It hasn’t been a good start to the holiday for traditional sports fans, particularly the many of us who look first to the Atlantic Coast Conference for our weekend fix.
On Tuesday, Maryland, one of the charter members of the ACC, announced it was leaving for Big Ten Country — and the money. In fairness to Maryland, the university’s hand was forced by a financial crisis that led it in July to drop seven of its 27 sports — men’s tennis, women’s water polo, men’s and women’s swimming, acrobatics and tumbling, men’s cross country and men’s indoor track and field. Maryland officials say they expect to return those sports soon.
If that happens, credit the Big Ten’s television contract, the most lucrative in collegiate sports and the reason Maryland is looking westward. Rutgers will follow Maryland to the Big Ten, which will bring in another new market, New Jersey and New York, and make the television contract even more robust.
The money is why Maryland is willing to eat a $50 million exit fee from the ACC, which it and Florida State voted against adopting and Maryland will now try to negotiate downward.
But the move also means that Terp teams will be traveling longer distances for road contests, which could mean fewer fans in the seats for those games, perhaps causing apathy and an expensive ripple effect. Nebraska is a long way to go to freeze during a football game. So the move is not a slam dunk.
The loss is a major one for the Atlantic Coast Conference, which contracts to 11 teams — if only for a while.
Maryland has a rich athletic history, with national championships in both basketball and football. Some of the Atlantic Coast Conference’s most stories basketball times were when Terp Coach Lefty Driesell was stomping the sidelines in the early and mid-1970s trying to defeat Dean Smith’s Tar Heels and Norm Sloan’s Wolfpack, a period when those teams were routinely ranked among the nation’s top 5.
The ACC’s future, while less certain, is far from bleak.
The league recently announced that Notre Dame was coming on board in all sports except football and hockey. In football, the Irish don’t want to share their TV money, and there is no ACC competition in hockey.
Syracuse and Pittsburgh are joining the ACC, and the conference will go looking for a replacement for Maryland, and, most likely, a 16th member to keep the divisions, the Coastal and the Atlantic, balanced at eight teams each.

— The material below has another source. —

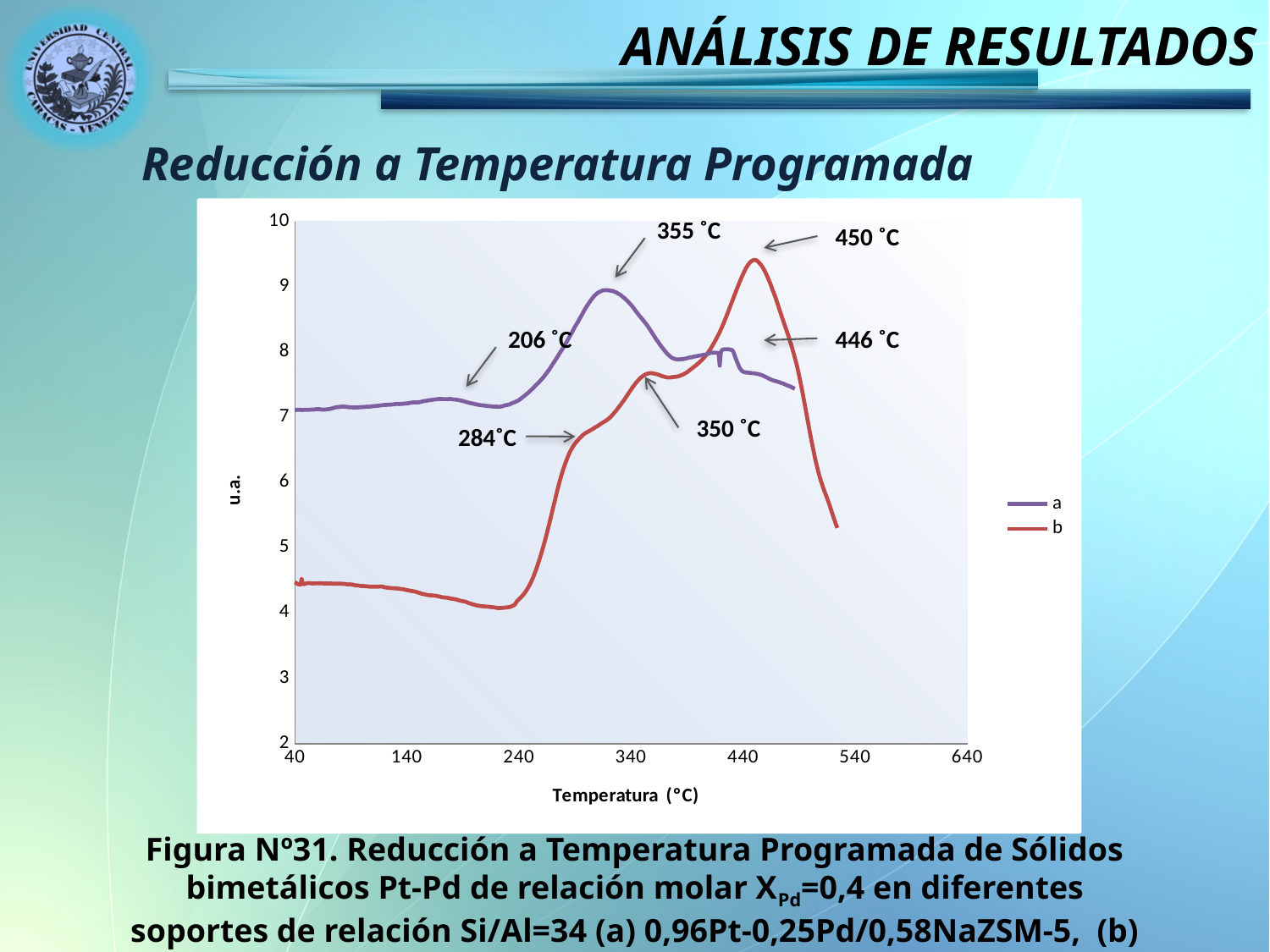
At what temperature is the highest peak of series b annotated? 450 °C Which series has the higher value at 140 °C, a or b? a At what temperature is the highest peak of series a annotated? 355 °C Is the value of series b at 240 °C greater or less than 5? less Which series reaches the higher maximum value, a or b? b How many temperature annotations are marked on the chart? 6 How many series does the legend list? 2 What are the legend entries of the chart? a and b At what temperature is the first annotated feature of series a (the small shoulder before the main peak)? 206 °C What is the label of the x axis? Temperatura (°C) What kind of chart is shown on the slide? line chart Is the maximum value of series b greater or less than 9? greater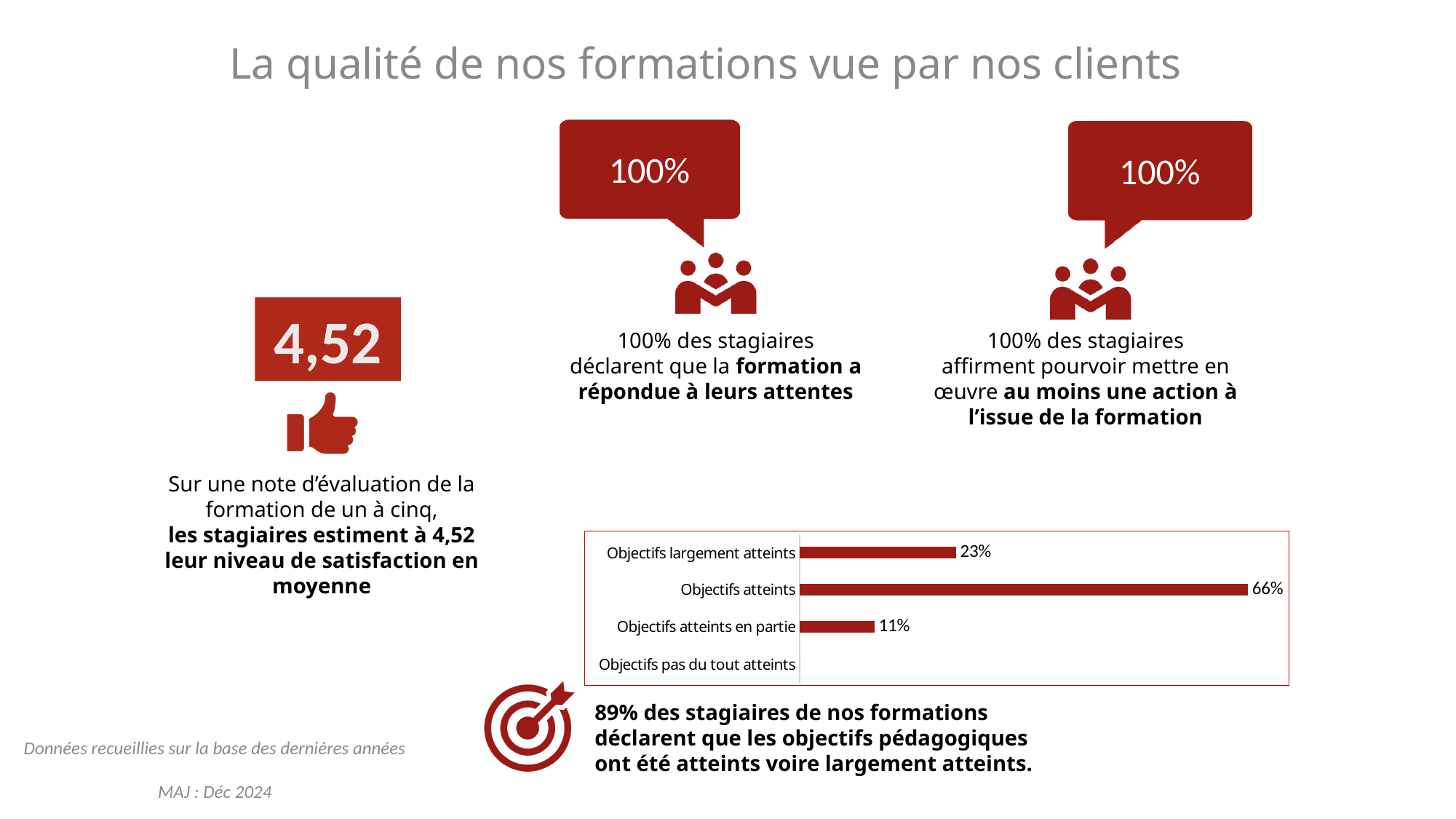
What is the value for "Objectifs atteints en partie" in the bar chart? 11% Which is larger in the bar chart: "Objectifs largement atteints" or "Objectifs atteints en partie"? Objectifs largement atteints What kind of chart is shown on the slide? Bar chart What is the value for "Objectifs largement atteints" in the bar chart? 23% What is the difference between the values for "Objectifs atteints" and "Objectifs largement atteints"? 43 percentage points What is the value for "Objectifs atteints" in the bar chart? 66% Which category is listed first (at the top) in the bar chart? Objectifs largement atteints What is the difference between the values for "Objectifs largement atteints" and "Objectifs atteints en partie"? 12 percentage points How many categories are shown in the bar chart? 4 Which category has the highest value in the bar chart? Objectifs atteints What colour are the bars in the chart? Dark red What is the combined value of "Objectifs largement atteints" and "Objectifs atteints"? 89%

The ACC keeps plenty of bullets, the basketball programs at Duke University and the University of North Carolina, and a resurgent N.C. State hoops program, Florida State and Clemson in football, and the around-the-world reach of Notre Dame.
Those are bargaining chips when the ACC goes shopping for its own television deal.
But what was made clear this week is that college athletics is in a transition period, that money, not geography, draws the lines for conferences, and those conferences and universities that don’t aggressively chart their future have a lot to lose — and we aren’t talking about on the scoreboard.